* **WHAT THE EXERCISE ASKS**
Transcribe the passage of the motherhood essay between "How do you entertain" and "hours. Then what?", inclusive.
---------- ARTICLE
Shit on my hands |
Bunny Banyai and Madeleine Hamilton write about motherhood |
BB
I’ve had quite a week. Every so often, around once every six months, my body breaks down in a lavish display of ill-health. Attractively, this week my sorrows have taken the form of a sort of whole body ulcer – mouth, stomach, ear (well, the thing on my ear is a cyst, if you must know). Daughter-free time has been spent lying in bed, lamenting the state of the corpse like cavity I carry my organs around in, and reading ‘Backlash’ by Susan Faludi (it never gets old and it’s more relevant than ever, young ladies!) It’s not altogether unwelcome, this enforced bedtime. The bed is my spiritual home. Some people go to India. I go to bed. There’s rarely anywhere I’d rather be, excepting the World Cat Conference and the bar. So it seems somewhat cruel and mildly baffling that for all her other gifts, my daughter is saddled with the ‘Let’s get physical!’ gene. I thought perhaps that because of my advanced state of slug like inertia, I was judging her too harshly and that she was possibly just a normal, boisterous toddler. But finally, blessed confirmation from professional child wranglers that I got me a sprightly one. ‘She’s a dynamo’ they say through perceptibly gritted teeth. ‘She ran all over the fresh laid asphalt. Her footprints are there forever now’, says another, rubbing her forehead. ‘She’s busy busy busy!’ says the sweet natured young girl charged with the horror task of putting her down for her nap at midday. Dynamo? Busy? Running? Did I really nurture this creature in my slovenly womb for nine months? Have I taught her NOTHING?
There are plenty of ways my friends and acquaintances could describe me. ‘Likes cats’, ‘Likes pizza’, ‘Likes cats, ‘Likes bed’, ‘Likes cats’, etc. But ‘busy busy busy!’ ’dynamo’, and ‘likes doing stuff’ certainly wouldn’t be on the list. It sort of nullfies the ‘apple doesn’t fall far from the tree’ theory. Yes, she likes cats. But it’s been impressed upon her from the moment of birth that her mother’s love is conditional – that she thumbs her nose at the cat at her own peril. Yes, she hates getting hair on her hands in the bath. But you can’t spend 24 hours a day with a walking talking mental disorder for a mother and not pick up some of her neuroses. On the whole, she is peaceable, not one to frighten easily, not prone to hysterionics, and always, ALWAYS in need of stimulation.
How do you entertain a 2 year old from 6 am to 8pm? I mean it – how? We look at puppies, we loiter in toy shops, she draws on her books while I lie in bed, we watch anodine children’s tv till I’m almost faint with boredom, we read book after book after book, we go to the nasty fluroescent slaughter houses, sorry, play centres, we go to cafes and play with their boxes of fecal-encrusted toys. All that activity chews up maybe three hours. Then what?
Older women tend to scornfully scold me for indulging my daughters desire to be entertained and stimulated all the time. ‘Let her get bored’, they say. This tactic is great for older kids, I wholeheartedly embrace it for older kids, but two year olds? Living in small rented flats with single mothers? Clementine can entertain herself for 40 minutes at an absolute maximum before she’s bored. I know that when I hear a meow, a giggle, and shortly thereafter a cry that she’s started on the cat and it’s time to find yet another way to occupy her. It’s also a mark of my shortcomings as a mother that when the cat and the kid come to blows, I comfort the cat, THEN the kid.
--------------------
---------- EXTRACTED INFORMATION
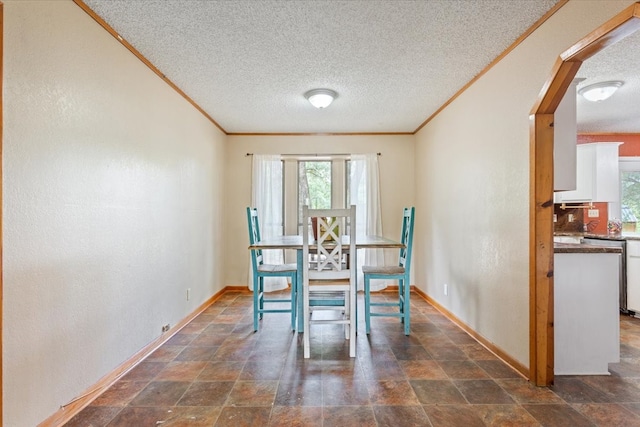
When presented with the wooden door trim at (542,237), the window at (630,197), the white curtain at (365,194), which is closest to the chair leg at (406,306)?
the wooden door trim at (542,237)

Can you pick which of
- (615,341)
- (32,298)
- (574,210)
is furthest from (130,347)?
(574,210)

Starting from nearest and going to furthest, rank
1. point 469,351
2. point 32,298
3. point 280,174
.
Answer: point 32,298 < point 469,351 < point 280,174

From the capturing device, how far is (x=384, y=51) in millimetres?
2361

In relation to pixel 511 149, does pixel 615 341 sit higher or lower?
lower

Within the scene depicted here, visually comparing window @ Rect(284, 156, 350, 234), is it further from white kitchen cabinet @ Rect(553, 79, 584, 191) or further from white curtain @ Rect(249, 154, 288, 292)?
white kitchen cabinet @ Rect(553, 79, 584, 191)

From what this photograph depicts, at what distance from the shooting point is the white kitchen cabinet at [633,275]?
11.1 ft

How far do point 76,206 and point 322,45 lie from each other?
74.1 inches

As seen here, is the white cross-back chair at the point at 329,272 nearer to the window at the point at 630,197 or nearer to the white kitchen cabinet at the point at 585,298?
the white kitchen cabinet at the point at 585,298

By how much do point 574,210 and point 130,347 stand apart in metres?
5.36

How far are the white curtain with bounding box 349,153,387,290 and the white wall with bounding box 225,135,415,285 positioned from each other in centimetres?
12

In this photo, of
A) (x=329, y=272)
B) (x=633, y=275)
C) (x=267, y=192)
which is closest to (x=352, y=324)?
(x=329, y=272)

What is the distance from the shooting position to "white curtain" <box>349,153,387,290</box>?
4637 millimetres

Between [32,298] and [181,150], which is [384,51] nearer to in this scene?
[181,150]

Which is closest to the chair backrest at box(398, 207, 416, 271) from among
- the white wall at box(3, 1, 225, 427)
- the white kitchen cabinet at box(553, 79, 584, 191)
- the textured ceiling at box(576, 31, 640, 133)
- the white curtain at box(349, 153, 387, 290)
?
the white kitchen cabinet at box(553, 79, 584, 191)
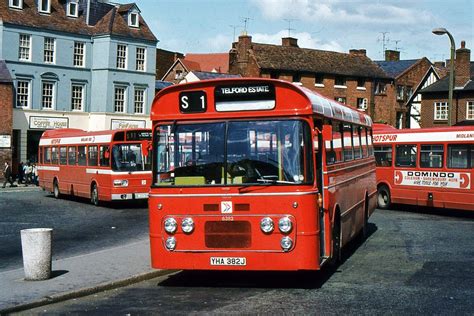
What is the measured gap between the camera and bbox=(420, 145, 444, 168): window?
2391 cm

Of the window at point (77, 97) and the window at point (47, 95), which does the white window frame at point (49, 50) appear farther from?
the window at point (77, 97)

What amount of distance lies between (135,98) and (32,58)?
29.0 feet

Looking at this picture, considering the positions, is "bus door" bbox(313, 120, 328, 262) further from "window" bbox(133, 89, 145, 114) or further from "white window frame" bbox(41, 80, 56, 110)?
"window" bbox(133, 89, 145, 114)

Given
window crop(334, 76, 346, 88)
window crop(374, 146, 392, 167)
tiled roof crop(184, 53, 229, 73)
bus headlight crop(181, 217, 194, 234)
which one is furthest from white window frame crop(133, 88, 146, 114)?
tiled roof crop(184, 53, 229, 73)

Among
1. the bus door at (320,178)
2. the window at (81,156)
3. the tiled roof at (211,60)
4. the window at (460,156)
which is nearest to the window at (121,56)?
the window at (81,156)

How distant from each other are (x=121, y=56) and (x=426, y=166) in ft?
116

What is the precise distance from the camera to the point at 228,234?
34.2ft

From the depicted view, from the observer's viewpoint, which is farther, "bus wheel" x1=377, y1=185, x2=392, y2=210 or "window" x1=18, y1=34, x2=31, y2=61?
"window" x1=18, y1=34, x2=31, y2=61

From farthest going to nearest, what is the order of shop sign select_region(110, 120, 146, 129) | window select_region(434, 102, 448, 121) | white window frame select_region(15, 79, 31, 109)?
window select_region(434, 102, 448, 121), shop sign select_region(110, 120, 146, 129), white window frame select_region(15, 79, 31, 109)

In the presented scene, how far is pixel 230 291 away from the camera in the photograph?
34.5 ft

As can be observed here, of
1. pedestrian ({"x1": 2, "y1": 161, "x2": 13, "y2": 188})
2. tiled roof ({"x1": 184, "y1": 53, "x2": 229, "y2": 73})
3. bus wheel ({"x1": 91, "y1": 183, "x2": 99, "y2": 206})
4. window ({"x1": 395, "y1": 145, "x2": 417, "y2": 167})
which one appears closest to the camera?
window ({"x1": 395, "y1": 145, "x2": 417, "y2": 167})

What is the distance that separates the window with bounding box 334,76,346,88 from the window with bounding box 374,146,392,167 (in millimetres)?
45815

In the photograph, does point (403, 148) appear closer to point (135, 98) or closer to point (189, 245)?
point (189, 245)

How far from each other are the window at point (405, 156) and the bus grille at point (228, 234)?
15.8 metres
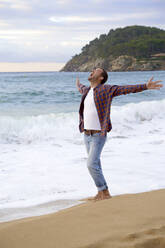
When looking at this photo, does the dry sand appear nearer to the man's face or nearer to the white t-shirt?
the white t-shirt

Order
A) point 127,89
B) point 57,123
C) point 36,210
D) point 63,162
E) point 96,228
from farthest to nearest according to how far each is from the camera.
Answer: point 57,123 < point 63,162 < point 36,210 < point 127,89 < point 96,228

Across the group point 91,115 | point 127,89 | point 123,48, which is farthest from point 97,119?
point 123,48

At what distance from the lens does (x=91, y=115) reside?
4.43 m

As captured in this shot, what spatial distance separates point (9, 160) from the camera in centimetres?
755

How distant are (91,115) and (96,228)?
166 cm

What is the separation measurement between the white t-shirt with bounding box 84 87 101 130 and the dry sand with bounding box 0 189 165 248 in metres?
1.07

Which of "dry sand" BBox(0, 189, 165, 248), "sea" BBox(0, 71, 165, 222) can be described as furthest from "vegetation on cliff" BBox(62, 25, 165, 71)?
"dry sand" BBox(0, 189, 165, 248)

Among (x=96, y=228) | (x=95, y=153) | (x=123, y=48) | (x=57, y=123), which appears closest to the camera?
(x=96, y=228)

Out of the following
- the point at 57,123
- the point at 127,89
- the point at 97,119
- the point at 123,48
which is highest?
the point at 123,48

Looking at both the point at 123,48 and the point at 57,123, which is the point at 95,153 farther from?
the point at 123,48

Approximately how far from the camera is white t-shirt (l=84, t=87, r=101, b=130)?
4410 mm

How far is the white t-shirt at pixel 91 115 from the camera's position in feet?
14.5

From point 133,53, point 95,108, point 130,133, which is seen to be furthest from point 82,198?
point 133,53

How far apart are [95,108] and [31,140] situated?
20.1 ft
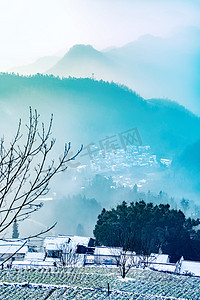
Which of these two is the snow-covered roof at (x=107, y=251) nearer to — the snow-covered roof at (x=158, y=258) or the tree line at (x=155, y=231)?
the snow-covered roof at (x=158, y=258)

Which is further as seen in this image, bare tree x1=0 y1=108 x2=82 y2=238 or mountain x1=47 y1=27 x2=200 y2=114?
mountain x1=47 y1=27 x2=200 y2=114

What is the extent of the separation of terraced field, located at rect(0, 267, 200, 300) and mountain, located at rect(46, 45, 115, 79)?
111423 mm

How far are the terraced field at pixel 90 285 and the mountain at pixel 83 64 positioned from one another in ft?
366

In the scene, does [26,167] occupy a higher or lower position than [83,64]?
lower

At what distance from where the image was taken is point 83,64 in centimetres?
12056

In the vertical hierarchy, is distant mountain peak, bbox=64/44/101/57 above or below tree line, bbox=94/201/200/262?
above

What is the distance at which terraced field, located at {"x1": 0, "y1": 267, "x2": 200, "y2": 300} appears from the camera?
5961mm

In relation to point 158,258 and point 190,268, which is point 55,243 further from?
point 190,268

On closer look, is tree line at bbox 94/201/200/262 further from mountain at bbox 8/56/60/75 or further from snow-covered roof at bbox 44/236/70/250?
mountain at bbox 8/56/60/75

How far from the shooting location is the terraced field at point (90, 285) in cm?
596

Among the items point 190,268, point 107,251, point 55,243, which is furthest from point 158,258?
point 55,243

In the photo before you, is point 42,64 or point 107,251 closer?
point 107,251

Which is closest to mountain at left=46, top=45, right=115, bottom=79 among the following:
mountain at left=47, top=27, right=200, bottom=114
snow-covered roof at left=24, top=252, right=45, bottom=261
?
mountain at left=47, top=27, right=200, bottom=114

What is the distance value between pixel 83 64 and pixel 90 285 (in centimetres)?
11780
--------------------
* **CORRECT RESULT**
How do you entertain a 2 year old from 6 am to 8pm? I mean it – how? We look at puppies, we loiter in toy shops, she draws on her books while I lie in bed, we watch anodine children’s tv till I’m almost faint with boredom, we read book after book after book, we go to the nasty fluroescent slaughter houses, sorry, play centres, we go to cafes and play with their boxes of fecal-encrusted toys. All that activity chews up maybe three hours. Then what?